# Given request
Reproduce the lines below with "green foliage" swapped for "leafy branches" everywhere it appears, changing nothing else and leaving out the pictures.

# Data for processing
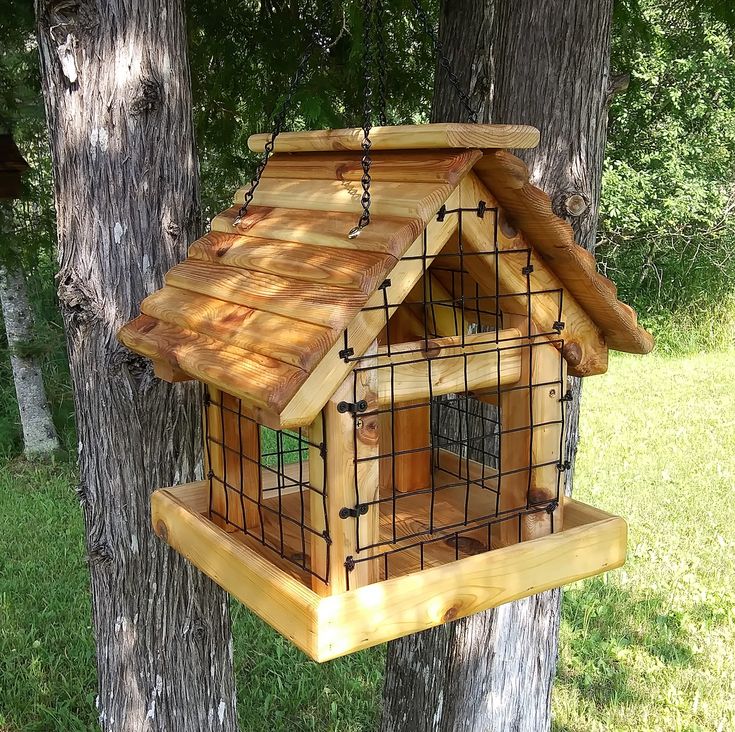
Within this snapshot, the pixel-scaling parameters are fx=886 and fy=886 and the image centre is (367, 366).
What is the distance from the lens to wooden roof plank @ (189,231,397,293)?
144 centimetres

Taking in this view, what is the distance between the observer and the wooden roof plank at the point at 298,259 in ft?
4.71

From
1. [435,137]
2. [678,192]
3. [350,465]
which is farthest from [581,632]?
[678,192]

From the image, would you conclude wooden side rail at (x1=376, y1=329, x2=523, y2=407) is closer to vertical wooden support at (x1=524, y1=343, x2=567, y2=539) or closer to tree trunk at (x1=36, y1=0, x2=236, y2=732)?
vertical wooden support at (x1=524, y1=343, x2=567, y2=539)

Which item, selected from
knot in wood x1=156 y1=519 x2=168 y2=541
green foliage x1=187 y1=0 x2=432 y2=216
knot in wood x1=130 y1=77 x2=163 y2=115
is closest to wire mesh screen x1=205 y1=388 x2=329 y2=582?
knot in wood x1=156 y1=519 x2=168 y2=541

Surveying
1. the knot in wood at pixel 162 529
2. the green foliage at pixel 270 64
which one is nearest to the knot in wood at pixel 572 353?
the knot in wood at pixel 162 529

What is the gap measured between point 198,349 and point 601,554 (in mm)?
919

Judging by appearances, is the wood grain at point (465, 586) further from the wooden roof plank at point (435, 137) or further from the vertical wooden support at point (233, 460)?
the wooden roof plank at point (435, 137)

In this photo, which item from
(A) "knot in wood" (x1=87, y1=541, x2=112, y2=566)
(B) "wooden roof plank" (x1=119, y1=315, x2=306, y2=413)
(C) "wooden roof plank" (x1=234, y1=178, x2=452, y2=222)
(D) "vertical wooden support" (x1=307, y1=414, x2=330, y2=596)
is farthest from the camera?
(A) "knot in wood" (x1=87, y1=541, x2=112, y2=566)

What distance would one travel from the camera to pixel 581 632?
4.30 m

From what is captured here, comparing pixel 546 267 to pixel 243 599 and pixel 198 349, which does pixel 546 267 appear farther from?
pixel 243 599

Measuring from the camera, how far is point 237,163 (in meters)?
3.47

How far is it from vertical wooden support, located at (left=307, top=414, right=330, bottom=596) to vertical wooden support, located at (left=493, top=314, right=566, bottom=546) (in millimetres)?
438

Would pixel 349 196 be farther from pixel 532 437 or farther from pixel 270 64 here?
pixel 270 64

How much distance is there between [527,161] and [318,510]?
144 cm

# Complete response
Within this snapshot, the pixel-scaling parameters are fx=886 and fy=886 and the image centre is (367, 366).
What is the distance from the lens to wooden roof plank @ (189,231,397,293)?
144 centimetres

Taking in this view, what is the distance between the observer and the wooden roof plank at the point at 298,259 in ft?
4.71

From
1. [435,137]
2. [678,192]
3. [350,465]
which is farthest from [581,632]?
[678,192]

From the image, would you conclude wooden side rail at (x1=376, y1=329, x2=523, y2=407) is closer to vertical wooden support at (x1=524, y1=343, x2=567, y2=539) or closer to tree trunk at (x1=36, y1=0, x2=236, y2=732)?
vertical wooden support at (x1=524, y1=343, x2=567, y2=539)

Which item, selected from
knot in wood x1=156 y1=519 x2=168 y2=541
leafy branches x1=187 y1=0 x2=432 y2=216
knot in wood x1=130 y1=77 x2=163 y2=115
is closest to wire mesh screen x1=205 y1=388 x2=329 y2=582?
knot in wood x1=156 y1=519 x2=168 y2=541

Surveying
1. the knot in wood at pixel 162 529
2. the leafy branches at pixel 270 64
which one is nearest to the knot in wood at pixel 572 353?
the knot in wood at pixel 162 529

What is the gap measured between point 198,349 and point 601,554 (in mm)?
919

Judging by appearances, is the wood grain at point (465, 586) further from the wooden roof plank at point (435, 137) or further from the vertical wooden support at point (233, 460)?
the wooden roof plank at point (435, 137)

In this photo, which item from
(A) "knot in wood" (x1=87, y1=541, x2=112, y2=566)
(B) "wooden roof plank" (x1=119, y1=315, x2=306, y2=413)
(C) "wooden roof plank" (x1=234, y1=178, x2=452, y2=222)
(D) "vertical wooden support" (x1=307, y1=414, x2=330, y2=596)
is farthest from the camera?
(A) "knot in wood" (x1=87, y1=541, x2=112, y2=566)

What distance would one travel from the camera to pixel 581 632?
4.30 m

From what is captured here, comparing pixel 546 267 to pixel 243 599 and pixel 198 349, which does pixel 546 267 appear farther from?
pixel 243 599

Measuring from the camera, how far is point 237,163 (in meters)?
3.47

How far is it from vertical wooden support, located at (left=307, top=414, right=330, bottom=596) to vertical wooden support, located at (left=493, top=314, right=566, bottom=546) (in millimetres)?
438

Would pixel 349 196 be farther from pixel 532 437 or farther from pixel 270 64 here?
pixel 270 64

How much distance is there between [527,161] and [318,510]?
144 cm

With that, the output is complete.